Mutual briefing takes a lot of time. Wouldn't it be better to have just one person at the top? In 1992, Cadbury was quite clear that this creates more problems than it solves and that public accountability is better served by two people working as a team.2

Mutual expectations

A potential problem is that this relationship is often forced on the two participants: one inherits the other already in post. Where the chair is already in place this is not such an issue because they will have a pretty free choice about who to have as chief executive.

But the chief executive has much less influence - sometimes none - on the appointment of a new chair. Bureaucratic purists will say that this should not matter: it is one of the skills of the chief executive to get along with a chair. But that is easier said than done.

How are different value systems or spontaneous antipathy to be dealt with? The chief executive could leave, but would it be worth it when the chair may only be serving one four-year term? Better perhaps to find a way of getting along and hope the next chair is more agreeable.

But it helps if the two respect one another. In one of the video pairs, the chair had gone to a lot of trouble in recruiting the chief executive and this provided a sound foundation for their relationship. In another case the matter was resolved over dinner: they are no longer together.

Personal chemistry

Much is made of the 'chemistry' of the relationship, something we all recognise even though it's hard to define. One pair said: 'It helped being two women,' and another, simply: 'We like each other.' But even in these relationships, close observation shows constant negotiation between the two. The use of metaphors is revealing.

One chief executive says his chair was a 'dog with a bone' about an issue. This not only describes the chair's tenacity but also the chief executive's rather rueful response to it. Even on video they carried on with their tussle through nuance, tone and body language.

Viewers of the tapes tend to note the body language. Who looks at whom for confirmation, who fidgets, who smiles and when are all seen as the currency of discussion - and as significant.

So when the ebullient chair goes on at some length about his own style of management, his chief executive does not look at him once; no endorsement is forthcoming.

When she then speaks, she sums up what he has been saying as a mother might explain the riotous ideas of a wayward child.

Her personal presentation - what she is wearing, how she is made up - is, however, anything but 'mumsy', stressing again that women managers may enact roles more subtly than men.

A marriage or not?

Is the marriage metaphor really helpful? It does allow for a sense of personal commitment, of a contract between the two. It describes the intimacy which is an inevitable aspect of the relationship: the chair and chief executive spend a lot of time together in private. But ultimately it is perhaps misleading.

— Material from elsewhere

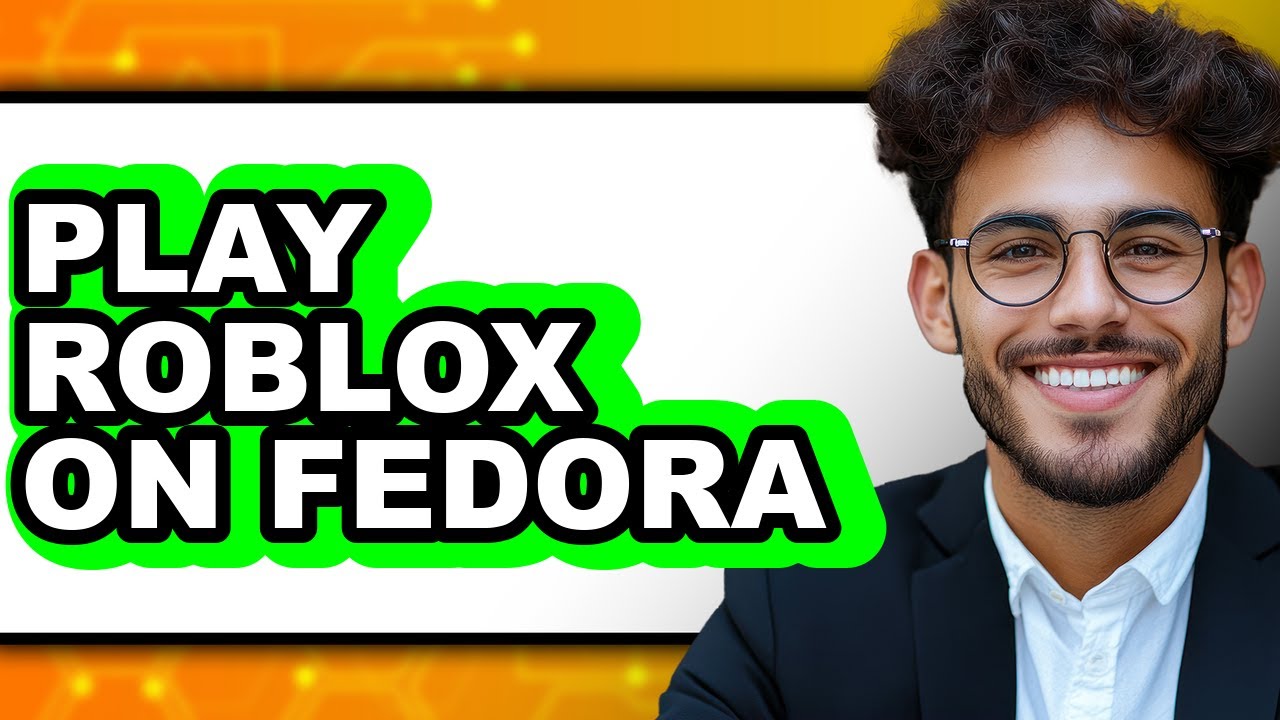 How to Play Roblox on Fedora (New 2025)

The contractual relationship is limited by the blunt fact that the chair can terminate the chief executive's contract with very little reference to anyone else. Indeed the lack of safeguards against injustice is a weakness of the system.

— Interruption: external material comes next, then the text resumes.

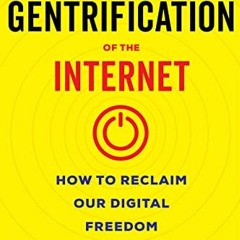 [VIEW] [EBOOK EPUB KINDLE PDF] The Gentrification of the Internet: How to Reclaim Our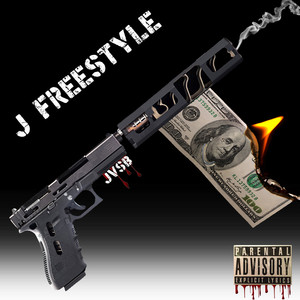 J Freestyle (Explicit)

Second, the intimacy only goes so far. One chief executive marked this by never calling the chair by his first name, even apparently on the golf course. He was holding back something of himself just in case one day the relationship broke down, as in fact it did.

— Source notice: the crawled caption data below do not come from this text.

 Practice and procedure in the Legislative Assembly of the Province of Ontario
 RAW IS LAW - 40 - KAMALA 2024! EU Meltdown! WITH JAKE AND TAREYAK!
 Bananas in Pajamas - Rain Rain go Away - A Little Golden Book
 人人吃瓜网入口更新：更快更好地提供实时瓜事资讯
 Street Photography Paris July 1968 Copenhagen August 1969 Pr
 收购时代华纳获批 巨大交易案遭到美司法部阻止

Most obviously, this is (presumably) a non-sexual relationship. The videos help break down some of the taboos around the sexual attraction (or otherwise) between these two intimates.Some male-female pairs do not promote any discussion about gender, others do. It depends how far the participants are prepared to use sexual aspects of language or behaviour as part of the repertoire. But it is unrealistic to deny that it is a component in the relationship.

Our conclusions so far

The chair-chief executive relationship is a formal relationship that works best when its informality is most acknowledged.

It is an intimate relationship with boundaries that are constantly tested but seldom transgressed.

When the relationship breaks down, it is usually for personal rather than formal reasons.

Successful relationships are characterised as trusting, but that trust has to be constructed.